Increases in Heart Rate Variability Signal Improved Outcomes in Rapid Response Team Consultations: A Cohort Study

Cardiol Res Pract. 2018 Mar 1:2018:1590217. doi: 10.1155/2018/1590217. eCollection 2018.

Abstract

Background: Reduced heart rate variability (HRV) indicates dominance of the sympathetic system and a state of "physiologic stress." We postulated that, in patients with critical illness, increases in HRV might signal successful resuscitation and improved prognosis.

Methods: We carried out a prospective observational study of HRV on all patients referred to the rapid response team (RRT) and correlated with serial vital signs, lactate clearance, ICU admission, and mortality.

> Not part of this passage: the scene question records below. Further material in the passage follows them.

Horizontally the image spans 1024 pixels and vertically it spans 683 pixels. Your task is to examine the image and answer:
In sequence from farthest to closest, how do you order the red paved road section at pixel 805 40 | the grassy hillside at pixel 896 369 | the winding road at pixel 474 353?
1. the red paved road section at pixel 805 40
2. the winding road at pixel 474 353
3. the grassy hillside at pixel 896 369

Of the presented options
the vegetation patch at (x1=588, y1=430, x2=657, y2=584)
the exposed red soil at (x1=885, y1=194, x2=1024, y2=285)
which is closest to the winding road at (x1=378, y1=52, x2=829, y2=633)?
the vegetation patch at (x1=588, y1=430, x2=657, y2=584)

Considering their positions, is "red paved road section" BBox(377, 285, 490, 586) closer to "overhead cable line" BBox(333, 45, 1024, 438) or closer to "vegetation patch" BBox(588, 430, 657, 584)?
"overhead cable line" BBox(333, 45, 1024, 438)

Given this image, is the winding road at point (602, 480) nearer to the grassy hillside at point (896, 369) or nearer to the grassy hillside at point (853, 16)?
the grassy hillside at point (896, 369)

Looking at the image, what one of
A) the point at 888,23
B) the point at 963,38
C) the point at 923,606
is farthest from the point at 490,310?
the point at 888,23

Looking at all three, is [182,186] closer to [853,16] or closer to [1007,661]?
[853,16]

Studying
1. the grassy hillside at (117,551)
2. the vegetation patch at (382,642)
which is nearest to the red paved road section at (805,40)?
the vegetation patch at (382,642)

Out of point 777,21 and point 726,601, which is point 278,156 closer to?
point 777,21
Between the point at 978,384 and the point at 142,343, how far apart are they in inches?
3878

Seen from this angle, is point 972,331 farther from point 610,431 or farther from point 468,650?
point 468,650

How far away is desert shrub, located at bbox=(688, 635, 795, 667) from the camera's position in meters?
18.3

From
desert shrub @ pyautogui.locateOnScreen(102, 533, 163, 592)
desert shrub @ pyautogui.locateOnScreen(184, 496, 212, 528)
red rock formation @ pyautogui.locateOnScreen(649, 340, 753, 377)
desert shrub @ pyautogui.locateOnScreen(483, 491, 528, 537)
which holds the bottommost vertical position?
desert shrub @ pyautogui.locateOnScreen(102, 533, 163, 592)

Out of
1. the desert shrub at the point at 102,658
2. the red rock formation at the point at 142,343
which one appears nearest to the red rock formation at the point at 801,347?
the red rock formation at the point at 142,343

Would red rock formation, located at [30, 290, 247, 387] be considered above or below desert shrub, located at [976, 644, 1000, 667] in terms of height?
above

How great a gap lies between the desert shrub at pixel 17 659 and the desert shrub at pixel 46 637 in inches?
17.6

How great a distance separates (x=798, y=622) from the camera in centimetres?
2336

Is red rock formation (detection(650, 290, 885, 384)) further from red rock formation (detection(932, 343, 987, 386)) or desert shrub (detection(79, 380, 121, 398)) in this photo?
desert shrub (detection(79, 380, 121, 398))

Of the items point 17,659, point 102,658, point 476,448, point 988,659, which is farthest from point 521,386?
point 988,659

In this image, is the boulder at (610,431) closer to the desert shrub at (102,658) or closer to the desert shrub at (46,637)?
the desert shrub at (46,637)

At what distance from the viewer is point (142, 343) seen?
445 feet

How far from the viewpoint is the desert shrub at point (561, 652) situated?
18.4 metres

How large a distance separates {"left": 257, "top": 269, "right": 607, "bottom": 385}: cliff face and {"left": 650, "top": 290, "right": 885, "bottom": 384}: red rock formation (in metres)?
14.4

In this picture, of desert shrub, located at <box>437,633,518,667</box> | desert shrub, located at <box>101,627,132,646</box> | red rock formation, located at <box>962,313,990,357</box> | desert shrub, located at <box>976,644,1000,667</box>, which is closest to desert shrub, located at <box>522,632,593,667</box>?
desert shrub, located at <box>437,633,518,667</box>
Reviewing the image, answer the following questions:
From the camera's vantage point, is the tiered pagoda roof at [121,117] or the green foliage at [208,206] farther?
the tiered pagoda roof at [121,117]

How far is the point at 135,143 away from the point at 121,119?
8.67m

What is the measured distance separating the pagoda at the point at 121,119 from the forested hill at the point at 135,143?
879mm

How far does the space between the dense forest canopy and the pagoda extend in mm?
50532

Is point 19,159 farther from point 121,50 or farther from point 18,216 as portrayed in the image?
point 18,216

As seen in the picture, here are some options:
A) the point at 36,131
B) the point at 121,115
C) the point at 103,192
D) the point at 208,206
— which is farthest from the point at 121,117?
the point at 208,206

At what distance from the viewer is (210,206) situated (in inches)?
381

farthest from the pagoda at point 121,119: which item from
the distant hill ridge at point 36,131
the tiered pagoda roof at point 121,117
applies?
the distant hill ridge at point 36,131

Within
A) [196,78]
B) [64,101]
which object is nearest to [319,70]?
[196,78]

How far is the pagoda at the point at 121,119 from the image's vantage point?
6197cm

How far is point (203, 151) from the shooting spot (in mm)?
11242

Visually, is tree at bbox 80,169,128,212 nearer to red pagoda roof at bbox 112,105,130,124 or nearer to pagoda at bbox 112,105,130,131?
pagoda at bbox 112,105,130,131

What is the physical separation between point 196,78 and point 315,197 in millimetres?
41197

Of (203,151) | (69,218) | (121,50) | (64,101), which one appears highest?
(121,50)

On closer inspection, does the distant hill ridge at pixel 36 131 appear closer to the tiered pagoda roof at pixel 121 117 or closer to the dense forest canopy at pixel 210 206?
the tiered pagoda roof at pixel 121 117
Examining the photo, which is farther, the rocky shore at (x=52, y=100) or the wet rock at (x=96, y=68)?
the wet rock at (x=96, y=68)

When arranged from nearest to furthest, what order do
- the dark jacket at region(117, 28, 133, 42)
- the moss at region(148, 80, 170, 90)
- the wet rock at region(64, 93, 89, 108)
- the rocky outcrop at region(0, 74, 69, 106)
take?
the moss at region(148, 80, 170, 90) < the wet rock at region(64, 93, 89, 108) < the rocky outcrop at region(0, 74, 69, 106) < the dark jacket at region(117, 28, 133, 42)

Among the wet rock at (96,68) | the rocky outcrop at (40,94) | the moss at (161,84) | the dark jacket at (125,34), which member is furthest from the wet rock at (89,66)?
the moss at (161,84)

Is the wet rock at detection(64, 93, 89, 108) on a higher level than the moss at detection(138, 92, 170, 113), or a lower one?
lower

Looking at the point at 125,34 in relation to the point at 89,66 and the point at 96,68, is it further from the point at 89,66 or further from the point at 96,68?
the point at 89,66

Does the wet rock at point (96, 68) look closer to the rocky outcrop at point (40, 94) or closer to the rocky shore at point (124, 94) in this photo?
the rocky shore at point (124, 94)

Results: Ninety-one patients were studied. Significantly higher HRV was observed in patients who achieved physiological stability and did not need ICU admission: ASDNN 19 versus 34.5, p=0.032; rMSSD 13.5 versus 25, p=0.046; mean VLF 9.4 versus 17, p=0.021; mean LF 5.8 versus 12.4, p=0.018; and mean HF 4.7 versus 10.5, p=0.017. ROC curves confirmed the change in very low frequencies at 2 hours as a strong predictor for ICU admission with an AUC of 0.772 (95% CI 0.633, 0.911, p=0.001) and a cutoff value of -0.65 associated with a sensitivity of 78.6% and a specificity of 61%.

Conclusions: Reduced HRV, specifically VLF, appears closely related to greater severity of critical illness, identifies unsuccessful resuscitation, and can be used to identify consultations that need early ICU admission.